What does it take to specify the state of a car? Many would claim that the dimensions of all parts and the material properties of the alloys and composites is a pretty complete description. You don't need all the modern physics. You just need a model that is quantitatively adequate for the level of accuracy desired. Simulating the classical/solid mechanics of a full auto crash is still a bit beyond us, but we can simulate many parts of the process. Even before simulation, we developed an understanding that allowed major improvements in auto safety that was partly rooted in approximate theories and partly in phenomenology. That distinction between an approximate theory (classical mechanics plus solid mechanics) and a phenomenology (observing auto crashes and drawing conclusions about what the important processes must be) is very important. With human interactions, we have many pieces of phenomenology (some pretty complicated parts of this are taught as 'social skills' in pre-school). But we have nothing in the way of a theory whose approximations are understood and whose predictive power goes beyond the situations from which the phenomenology was derived. I would argue that predictions in social engineering are essentially extrapolations of phenomenology that might work and might not...you simply don't know until you do the experiment. Whereas in classical mechanics, you know much more about what is going to happen including the Lyapunov exponents for chaotic systems that tell you when your predictions will no longer be accurate.

Your last comment is about political control. You seem to mean that our phenomenology will improve as big data mines human behavior and we learn to use that data and those ideas to control others. We do need to be careful who controls that. Although I suspect that the degree of control achievable by such means is easy to overestimate.

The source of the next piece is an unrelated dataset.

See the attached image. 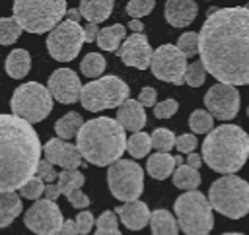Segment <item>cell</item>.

This hope for an effective theory of human behavior is a reasonable hope. There might be a simple effective model that could describe human behavior without accounting for all of the parameters needed to fully specify the problem. It happens in many fields. We can very accurately predict fluid flows without worrying about the parameters of all the molecules. But for humans, it really is hard to imaging how it might work out. Consider the fact that once some humans have a theory of how humans behave, someone will start using it to gain a competitive advantage and then other people will start changing their behavior in response to knowledge that the theory is being used. It is a fascinating way to be unknowable...to be guaranteed to change as soon as anyone figures it out.

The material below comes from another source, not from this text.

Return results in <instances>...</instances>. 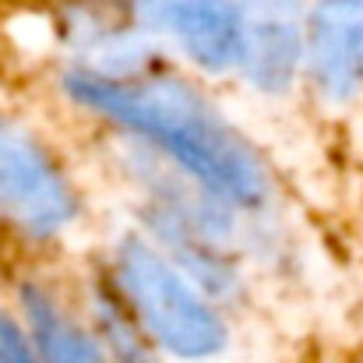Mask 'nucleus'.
<instances>
[{"label":"nucleus","instance_id":"f257e3e1","mask_svg":"<svg viewBox=\"0 0 363 363\" xmlns=\"http://www.w3.org/2000/svg\"><path fill=\"white\" fill-rule=\"evenodd\" d=\"M67 89L89 110L155 141L212 194L233 205H257L264 198V177L250 148L187 85L82 71L67 78Z\"/></svg>","mask_w":363,"mask_h":363},{"label":"nucleus","instance_id":"f03ea898","mask_svg":"<svg viewBox=\"0 0 363 363\" xmlns=\"http://www.w3.org/2000/svg\"><path fill=\"white\" fill-rule=\"evenodd\" d=\"M117 268L138 321L162 350L184 360H201L223 350V321L162 254L141 240H127Z\"/></svg>","mask_w":363,"mask_h":363},{"label":"nucleus","instance_id":"7ed1b4c3","mask_svg":"<svg viewBox=\"0 0 363 363\" xmlns=\"http://www.w3.org/2000/svg\"><path fill=\"white\" fill-rule=\"evenodd\" d=\"M0 201L14 223L39 237L74 219V194L53 159L11 123H0Z\"/></svg>","mask_w":363,"mask_h":363},{"label":"nucleus","instance_id":"20e7f679","mask_svg":"<svg viewBox=\"0 0 363 363\" xmlns=\"http://www.w3.org/2000/svg\"><path fill=\"white\" fill-rule=\"evenodd\" d=\"M240 64L261 89L289 85L303 53L300 0H240Z\"/></svg>","mask_w":363,"mask_h":363},{"label":"nucleus","instance_id":"39448f33","mask_svg":"<svg viewBox=\"0 0 363 363\" xmlns=\"http://www.w3.org/2000/svg\"><path fill=\"white\" fill-rule=\"evenodd\" d=\"M145 18L198 64L223 71L240 60V14L230 0H141Z\"/></svg>","mask_w":363,"mask_h":363},{"label":"nucleus","instance_id":"423d86ee","mask_svg":"<svg viewBox=\"0 0 363 363\" xmlns=\"http://www.w3.org/2000/svg\"><path fill=\"white\" fill-rule=\"evenodd\" d=\"M311 71L332 96L363 82V0H318L307 25Z\"/></svg>","mask_w":363,"mask_h":363},{"label":"nucleus","instance_id":"0eeeda50","mask_svg":"<svg viewBox=\"0 0 363 363\" xmlns=\"http://www.w3.org/2000/svg\"><path fill=\"white\" fill-rule=\"evenodd\" d=\"M25 314L43 363H106L96 342L64 311H57V303L46 293L25 289Z\"/></svg>","mask_w":363,"mask_h":363},{"label":"nucleus","instance_id":"6e6552de","mask_svg":"<svg viewBox=\"0 0 363 363\" xmlns=\"http://www.w3.org/2000/svg\"><path fill=\"white\" fill-rule=\"evenodd\" d=\"M0 363H35L25 339H21V332L7 318H0Z\"/></svg>","mask_w":363,"mask_h":363}]
</instances>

"Social scientists will be able to understand and predict the interactions of people the way physicists understand and predict the interactions of objects."

Many of us technical types would love for this line of inquiry to be fruitful. But to have a 'physics of people' you have to know the values of all the parameters needed to specify the current state of a person and you need to know all interactions of that person with the rest of the universe. Phrased like that you can see how ludicrous it is to dream of using the methods of physics for social science. Physics works because the fundamental constituents of the universe happen to be only a small number of particles whose interactions are amazingly simple. For example all electrons are exactly identical and interact via only 3 forces (with some uncertainties about effects on scales larger than galaxies and energies higher than trillions of electron volts). The hope for a theory of sociology is a false hope. The hope for a useful phenomenology might be more reasonable and big data can help.